_Exercise_
Copy out every line exactly, passing over the pictures.

_Questions about pictured scenes_
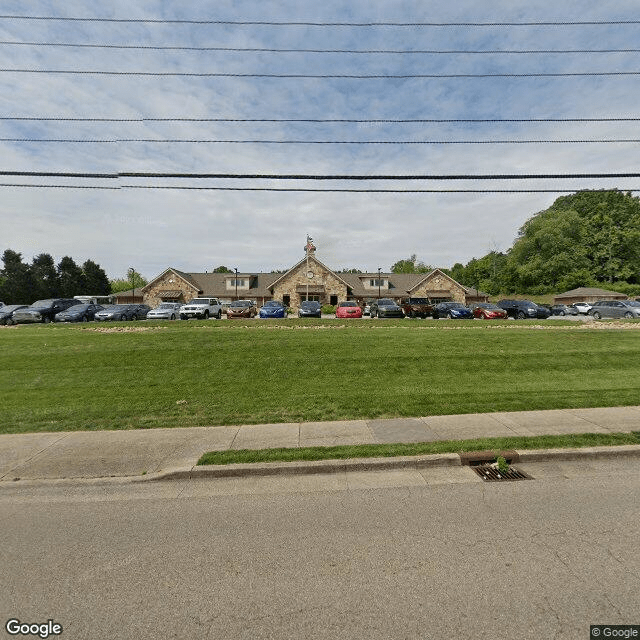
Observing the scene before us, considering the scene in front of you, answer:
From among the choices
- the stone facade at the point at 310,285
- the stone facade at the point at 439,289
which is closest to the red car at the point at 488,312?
the stone facade at the point at 439,289

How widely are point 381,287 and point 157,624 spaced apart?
164 ft

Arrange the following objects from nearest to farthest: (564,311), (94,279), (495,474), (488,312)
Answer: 1. (495,474)
2. (488,312)
3. (564,311)
4. (94,279)

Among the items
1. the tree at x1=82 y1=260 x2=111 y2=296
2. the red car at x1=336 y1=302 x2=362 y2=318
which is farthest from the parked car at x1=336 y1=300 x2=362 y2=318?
the tree at x1=82 y1=260 x2=111 y2=296

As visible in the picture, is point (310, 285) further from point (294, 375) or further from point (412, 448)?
point (412, 448)

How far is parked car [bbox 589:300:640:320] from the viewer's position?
90.7 feet

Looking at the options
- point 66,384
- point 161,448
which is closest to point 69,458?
point 161,448

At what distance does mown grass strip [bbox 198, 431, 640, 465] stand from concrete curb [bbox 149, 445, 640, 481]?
111mm

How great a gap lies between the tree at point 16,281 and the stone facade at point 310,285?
4134 centimetres

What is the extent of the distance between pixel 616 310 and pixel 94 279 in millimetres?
79764

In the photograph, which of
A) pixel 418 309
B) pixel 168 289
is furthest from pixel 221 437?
pixel 168 289

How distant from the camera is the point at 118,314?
81.7 feet

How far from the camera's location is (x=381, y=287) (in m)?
51.0

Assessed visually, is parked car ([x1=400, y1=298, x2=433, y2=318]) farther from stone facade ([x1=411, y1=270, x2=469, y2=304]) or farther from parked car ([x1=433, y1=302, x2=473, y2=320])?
stone facade ([x1=411, y1=270, x2=469, y2=304])

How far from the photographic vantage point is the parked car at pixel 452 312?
87.1 ft
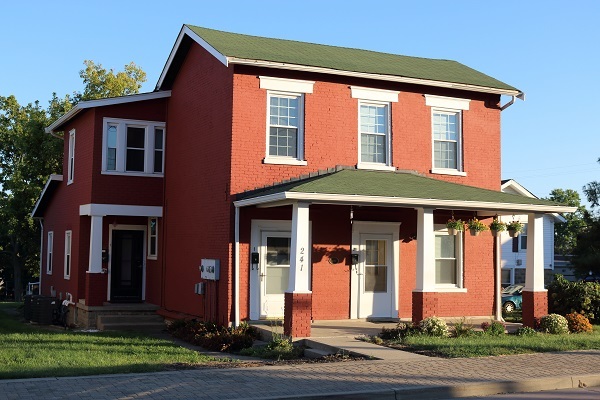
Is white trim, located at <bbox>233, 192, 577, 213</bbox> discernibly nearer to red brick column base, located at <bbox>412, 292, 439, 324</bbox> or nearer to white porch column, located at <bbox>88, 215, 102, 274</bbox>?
red brick column base, located at <bbox>412, 292, 439, 324</bbox>

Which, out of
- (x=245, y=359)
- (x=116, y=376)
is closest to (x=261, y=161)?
(x=245, y=359)

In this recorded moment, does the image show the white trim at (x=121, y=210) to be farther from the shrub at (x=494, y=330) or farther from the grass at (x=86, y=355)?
the shrub at (x=494, y=330)

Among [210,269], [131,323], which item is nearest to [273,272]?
[210,269]

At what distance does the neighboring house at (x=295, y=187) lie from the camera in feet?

_In response_
Observing the scene before us, considering the scene in front of you, answer:
From among the choices
- the stone facade at the point at 310,285
- the stone facade at the point at 439,289
which is closest to the red car at the point at 488,312?
the stone facade at the point at 439,289

How widely are point 381,287 and point 157,624 spaced apart?
164 ft

Arrange the following objects from nearest to farthest: (564,311), (94,279), (495,474), (488,312)
Answer: 1. (495,474)
2. (488,312)
3. (564,311)
4. (94,279)

Among the items
1. the tree at x1=82 y1=260 x2=111 y2=296
2. the red car at x1=336 y1=302 x2=362 y2=318
which is farthest from the parked car at x1=336 y1=300 x2=362 y2=318?
the tree at x1=82 y1=260 x2=111 y2=296

As visible in the picture, is point (310, 285) further from point (294, 375) or further from point (412, 448)?
point (412, 448)

How far is parked car [bbox 589:300:640:320] from the viewer's position?
90.7 feet

Looking at the options
- point 66,384
- point 161,448
which is closest to point 69,458?
point 161,448

At what distance does mown grass strip [bbox 198, 431, 640, 465] stand from concrete curb [bbox 149, 445, 640, 481]?
111mm

How great a gap lies between the tree at point 16,281 and the stone facade at point 310,285?
4134 centimetres

What is the extent of the distance between pixel 616 310 and pixel 94 279 in millimetres?
79764

In the photograph, which of
A) pixel 418 309
B) pixel 168 289
is furthest from pixel 221 437?
pixel 168 289

How distant from the camera is the point at 118,314?
81.7 feet

How far from the camera's location is (x=381, y=287) (in m)?
51.0

Assessed visually, is parked car ([x1=400, y1=298, x2=433, y2=318]) farther from stone facade ([x1=411, y1=270, x2=469, y2=304]) or farther from parked car ([x1=433, y1=302, x2=473, y2=320])?
stone facade ([x1=411, y1=270, x2=469, y2=304])

How far from the photographic vantage point is the parked car at pixel 452 312?
87.1 ft
Is white trim, located at <bbox>233, 192, 577, 213</bbox> discernibly nearer to red brick column base, located at <bbox>412, 292, 439, 324</bbox> or nearer to white porch column, located at <bbox>88, 215, 102, 274</bbox>?
red brick column base, located at <bbox>412, 292, 439, 324</bbox>

Which, out of
- (x=245, y=359)
- (x=116, y=376)
is closest to (x=261, y=161)?
(x=245, y=359)

In this recorded moment, does the image show the white trim at (x=121, y=210) to be farther from the shrub at (x=494, y=330) or farther from the grass at (x=86, y=355)?
the shrub at (x=494, y=330)

Among [210,269], [131,323], which item is nearest to [273,272]?
[210,269]

At what distance does the neighboring house at (x=295, y=187) lie from the camera in feet?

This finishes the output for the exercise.